Problem to work on –
Every line of the listing is returned unchanged, and every picture is dropped.

>>

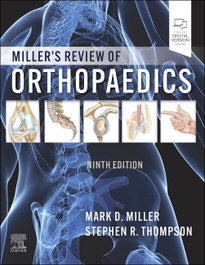 ELSEVIER UK Miller´s Review of Orthopaedics (9th Edition)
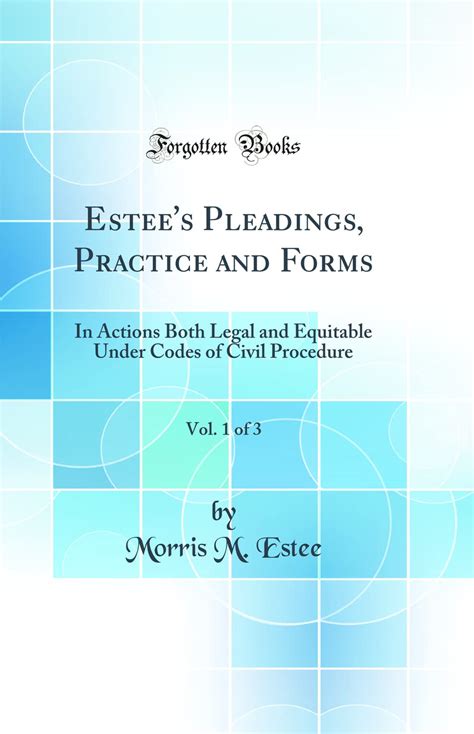 estees pleadings practice forms vol Reader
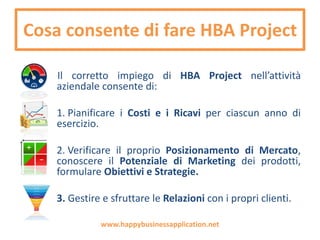 Cosa consente di fare HBA Project
Il corretto impiego di HBA Project nell’attività
aziendale consente di:
1. Pianificare i Costi e i Ricavi per ciascun anno di
esercizio.
2. Verificare il proprio Posizionamento di Mercato,
conoscere il Potenziale di Marketing dei prodotti,
formulare Obiettivi e Strategie.
3. Gestire e sfruttare le Relazioni con i propri clienti.
www.happybusinessapplication.net
 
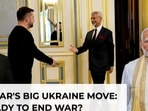 PM Modi's 'end of war' push echoes in Kyiv? 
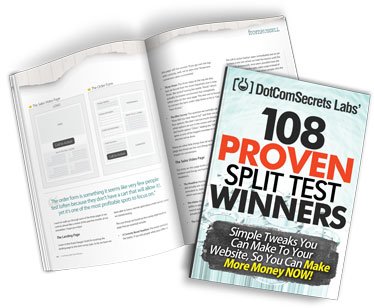 108 Proven Split Test Winners. Simple Tweaks You Can Make to Your Website, so You Can Make More Money Now!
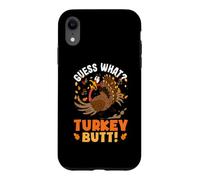 Custodia per iPhone XR Indovina che culo tacchino
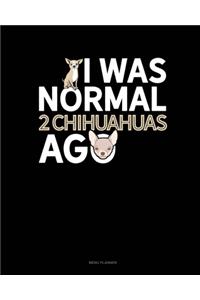 I Was Normal 2 Chihuahuas Ago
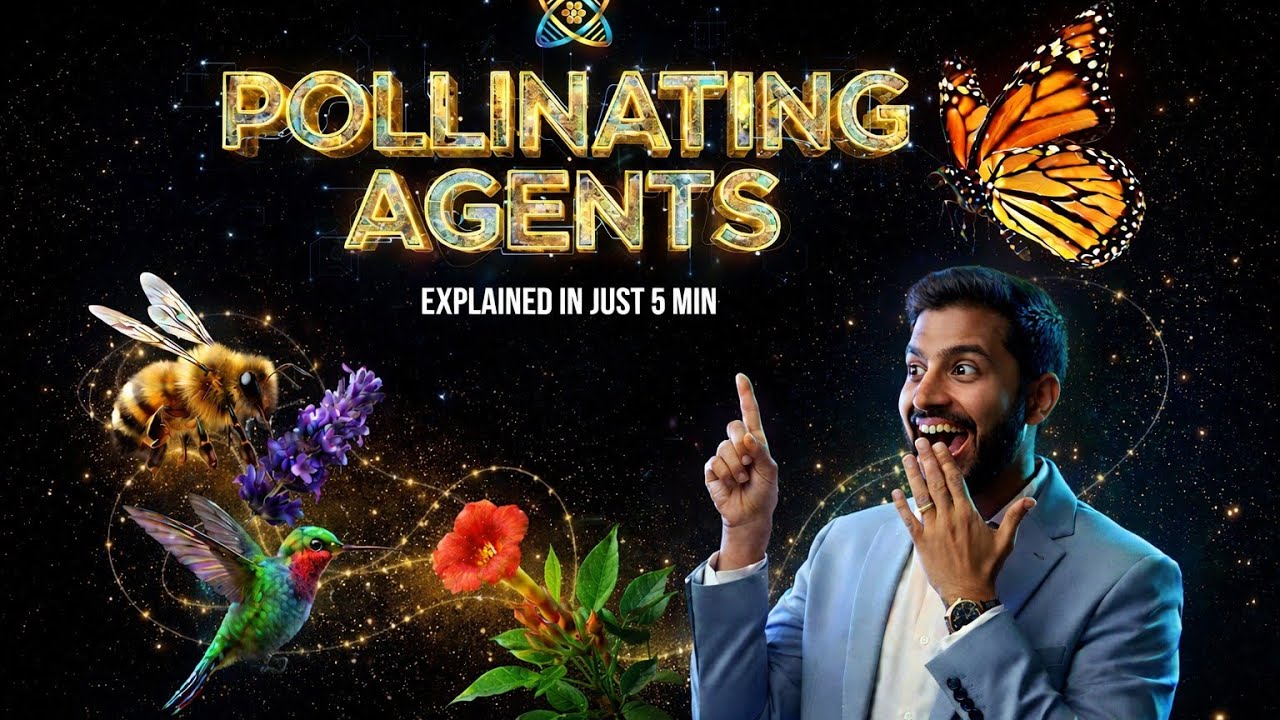 POLLINATING AGENTS and it's Types .  Explained in just 5 minutes. 
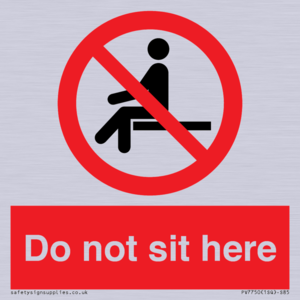 Do not sit here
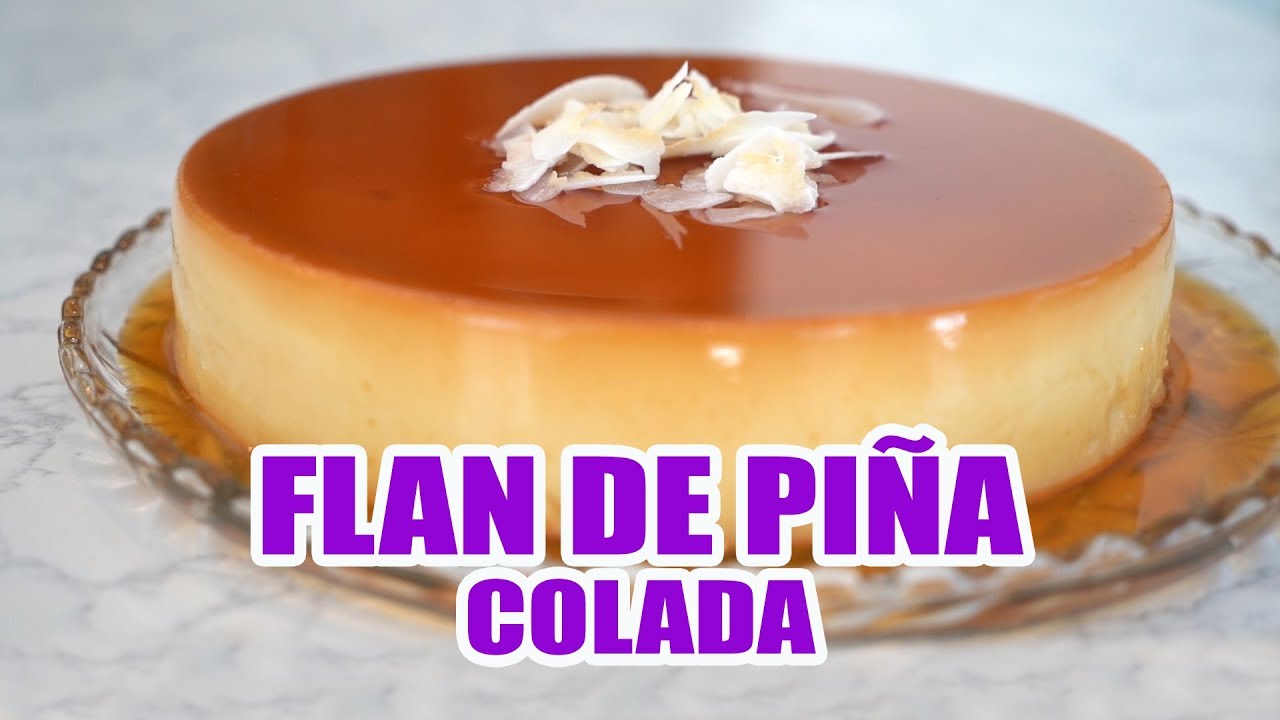 Flan De Piña Colada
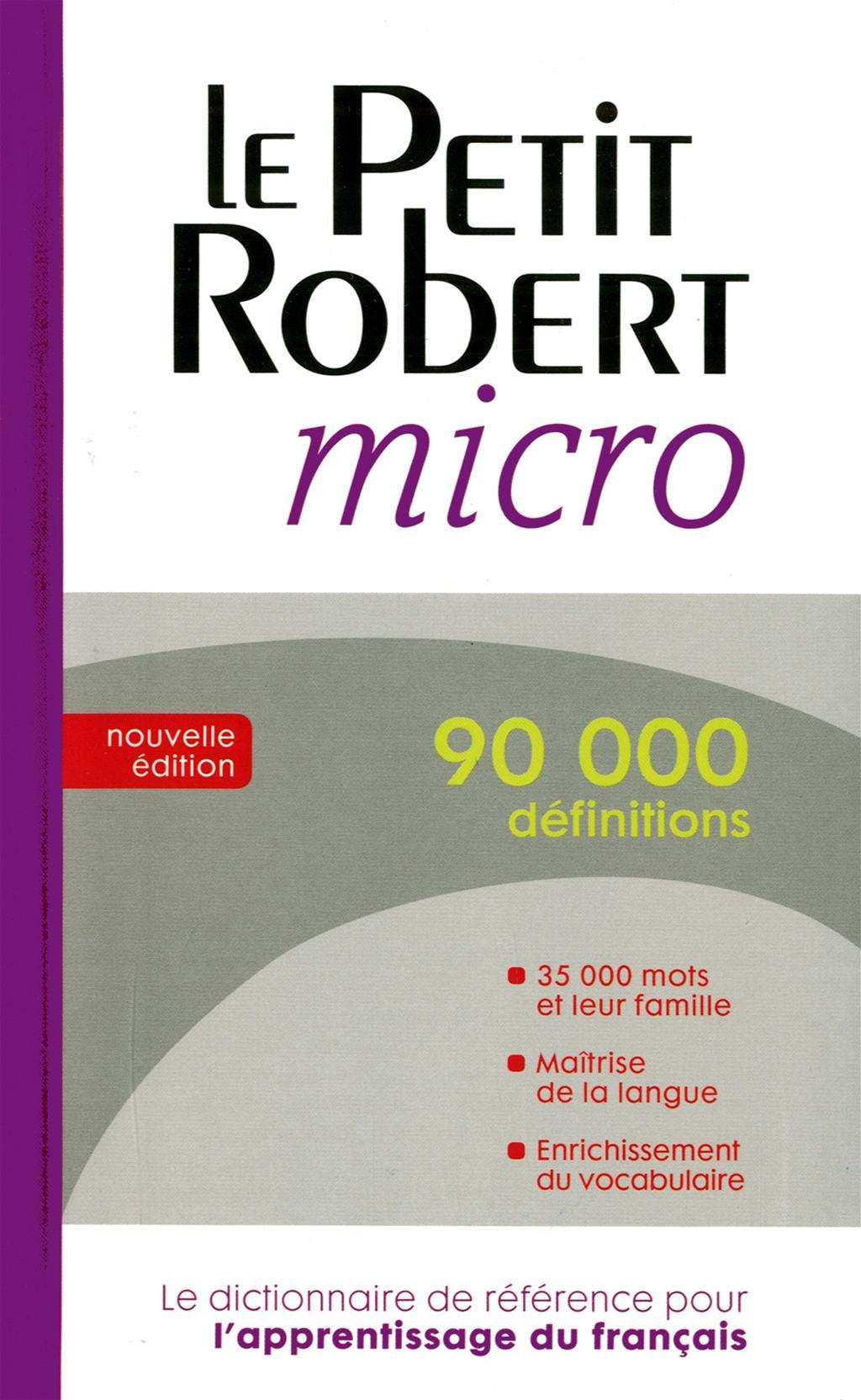 Le Petit Robert micro (Dictionnaires Le Robert) (French Edition) (ROBERT MICRO POCHE),New
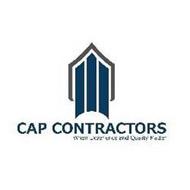 CAP CONTRACTORS WHEN EXPERIENCE AND QUALITY MATTERS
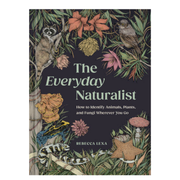 Everyday Naturalist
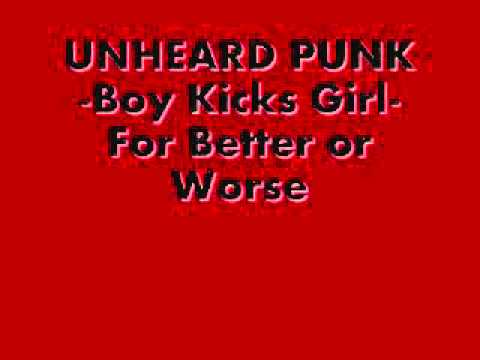 UNHEARD PUNK -Boy kicks Girl- For Better or Worse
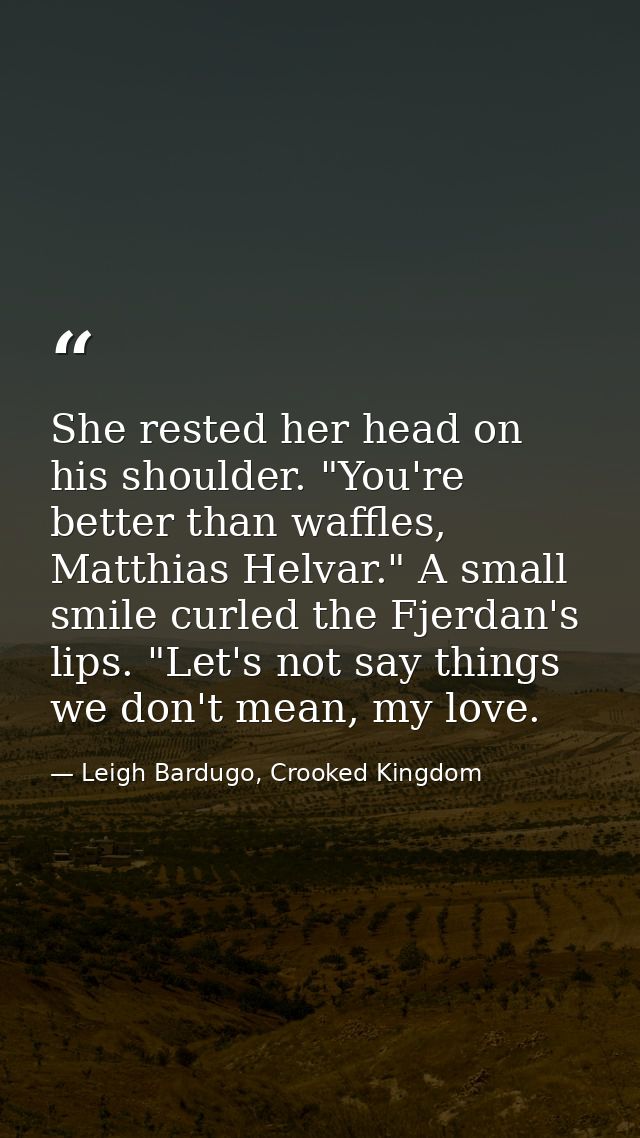 She rested her head on his shoulder. "You're better than waffles, Matthias Helvar." A small smile curled the Fjerdan's l — Leigh Bardugo, Crooked Kingdom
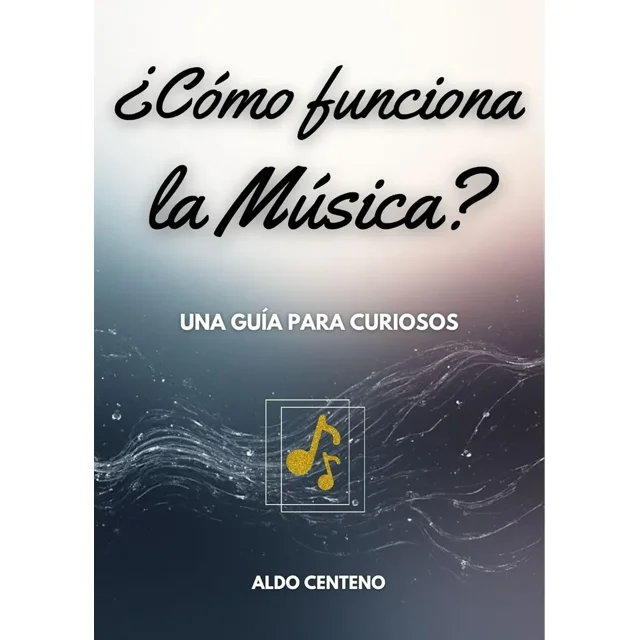 ¿Cómo funciona la Música? Una guía para curiosos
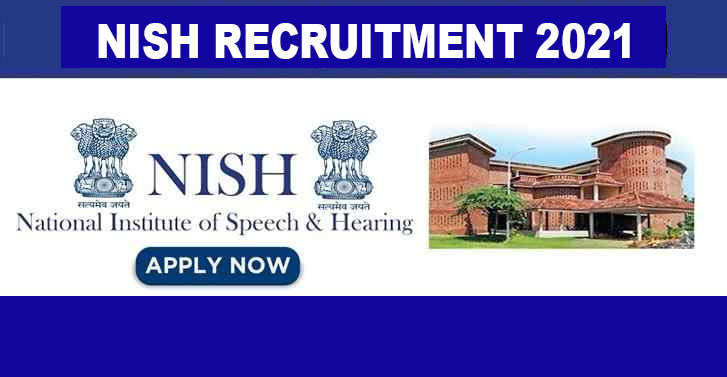 Applications are invited for vacancies in the National Institute of Speech and Hearing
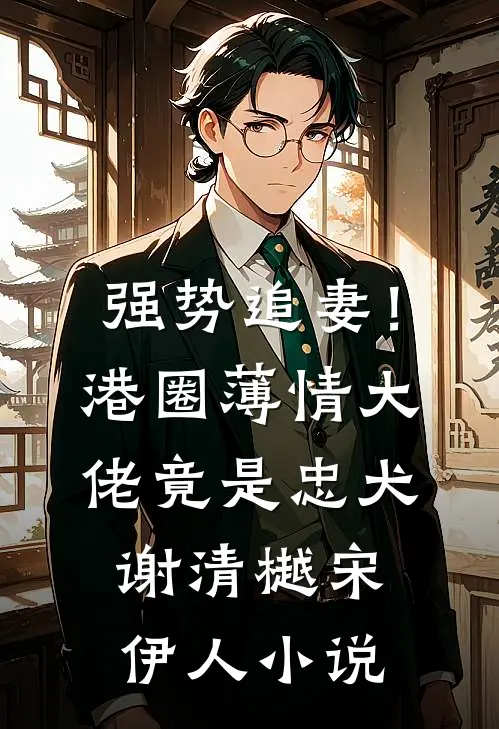强势追妻！港圈薄情大佬竟是忠犬谢清樾宋伊人小说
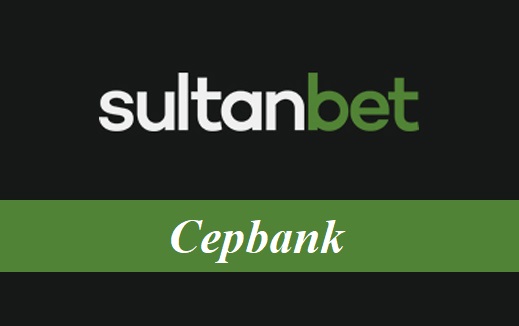 Sultanbet Cepbank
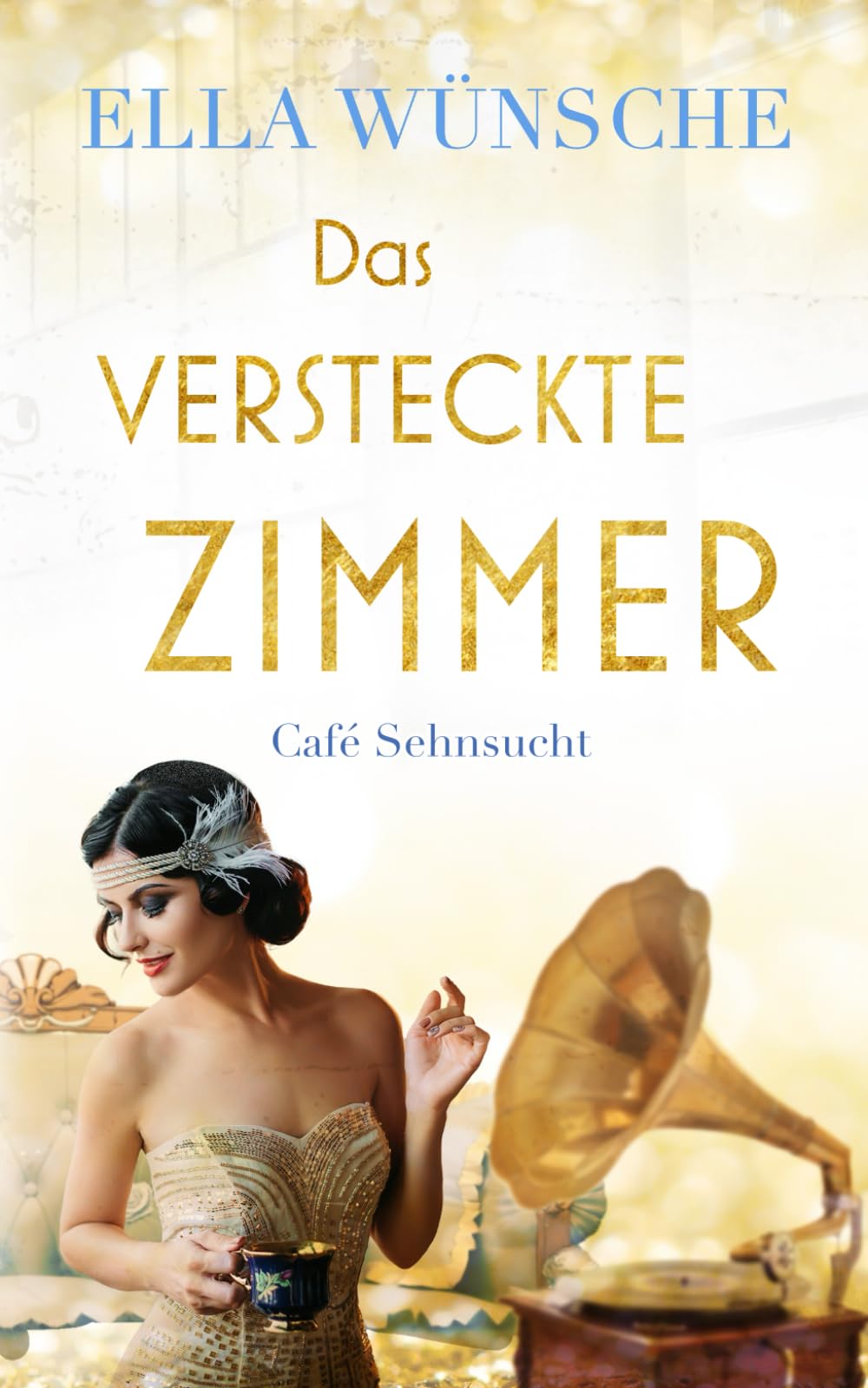 Das versteckte Zimmer (Café Sehnsucht, Band 4) Historical Fiction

<<

Exercise answer –
 ELSEVIER UK Miller´s Review of Orthopaedics (9th Edition)
 estees pleadings practice forms vol Reader
 Cosa consente di fare HBA Project
Il corretto impiego di HBA Project nell’attività
aziendale consente di:
1. Pianificare i Costi e i Ricavi per ciascun anno di
esercizio.
2. Verificare il proprio Posizionamento di Mercato,
conoscere il Potenziale di Marketing dei prodotti,
formulare Obiettivi e Strategie.
3. Gestire e sfruttare le Relazioni con i propri clienti.
www.happybusinessapplication.net
 
 PM Modi's 'end of war' push echoes in Kyiv? 
 108 Proven Split Test Winners. Simple Tweaks You Can Make to Your Website, so You Can Make More Money Now!
 Custodia per iPhone XR Indovina che culo tacchino
 I Was Normal 2 Chihuahuas Ago
 POLLINATING AGENTS and it's Types .  Explained in just 5 minutes. 
 Do not sit here
 Flan De Piña Colada
 Le Petit Robert micro (Dictionnaires Le Robert) (French Edition) (ROBERT MICRO POCHE),New
 CAP CONTRACTORS WHEN EXPERIENCE AND QUALITY MATTERS
 Everyday Naturalist
 UNHEARD PUNK -Boy kicks Girl- For Better or Worse
 She rested her head on his shoulder. "You're better than waffles, Matthias Helvar." A small smile curled the Fjerdan's l — Leigh Bardugo, Crooked Kingdom
 ¿Cómo funciona la Música? Una guía para curiosos
 Applications are invited for vacancies in the National Institute of Speech and Hearing
强势追妻！港圈薄情大佬竟是忠犬谢清樾宋伊人小说
 Sultanbet Cepbank
 Das versteckte Zimmer (Café Sehnsucht, Band 4) Historical Fiction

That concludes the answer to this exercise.